Go binding to NVIDIA CUPTI, the CUDA Performance Tool Interface.
The callback functions are publised to a tracing server. You need to have a carml_config.yml and the tracing server running to see the spans. Refer to CarML Config and Starting Tracer Server
Make sure /usr/local/cuda/lib64
and /usr/local/cuda/extras/CUPTI/lib64
are in your LD_LIBRARY_PATH.
cd examples/vector_add
make
cd ../cupti
go run main.go
Then go to TRACER_URL:16686
to see the spans
Note: The CGO interface passes go pointers to the C API. This is an error by the CGO runtime. If you get the following error
panic: runtime error: cgo argument has Go pointer to Go pointer
Then you need to place
export GODEBUG=cgocheck=0
in your ~/.bashrc
or ~/.zshrc
file and then run either source ~/.bashrc
or source ~/.zshrc
.
The CUDA Profiling Tools Interface (CUPTI) enables the creation of profiling and tracing tools that target CUDA applications. CUPTI provides four APIs: the Activity API, the Callback API, the Event API, and the Metric API.
- The CUPTI Activity API allows you to asynchronously collect a trace of an application's CPU and GPU CUDA activity.
- Activity Record. CPU and GPU activity is reported in C data structures called activity records.
- Activity Buffer. An activity buffer is used to transfer one or more activity records from CUPTI to the client. An asynchronous buffering API is implemented by cuptiActivityRegisterCallbacks and cuptiActivityFlushAll.
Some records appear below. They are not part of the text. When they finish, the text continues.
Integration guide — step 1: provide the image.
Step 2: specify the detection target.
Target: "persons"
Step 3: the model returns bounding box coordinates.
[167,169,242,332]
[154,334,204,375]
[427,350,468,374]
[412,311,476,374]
- The CUPTI Callback API allows you to register a callback into your own code. Your callback will be invoked when the application being profiled calls a CUDA runtime or driver function, or when certain events occur in the CUDA driver.
- Callback Domain.
- Callback ID. Each callback is given a unique ID within the corresponding callback domain so that you can identify it within your callback function.
- Callback Function Your callback function must be of type CUpti_CallbackFunc. This function type has two arguments that specify the callback domain and ID so that you know why the callback is occurring. The type also has a cbdata argument that is used to pass data specific to the callback.
- Subscriber. A subscriber is used to associate each of your callback functions with one or more CUDA API functions. There can be at most one subscriber initialized with cuptiSubscribe() at any time. Before initializing a new subscriber, the existing subscriber must be finalized with cuptiUnsubscribe().
- The CUPTI Event API allows you to query, configure, start, stop, and read the event counters on a CUDA-enabled device.
- The CUPTI Metric API allows you to collect application metrics calculated from one or more event values.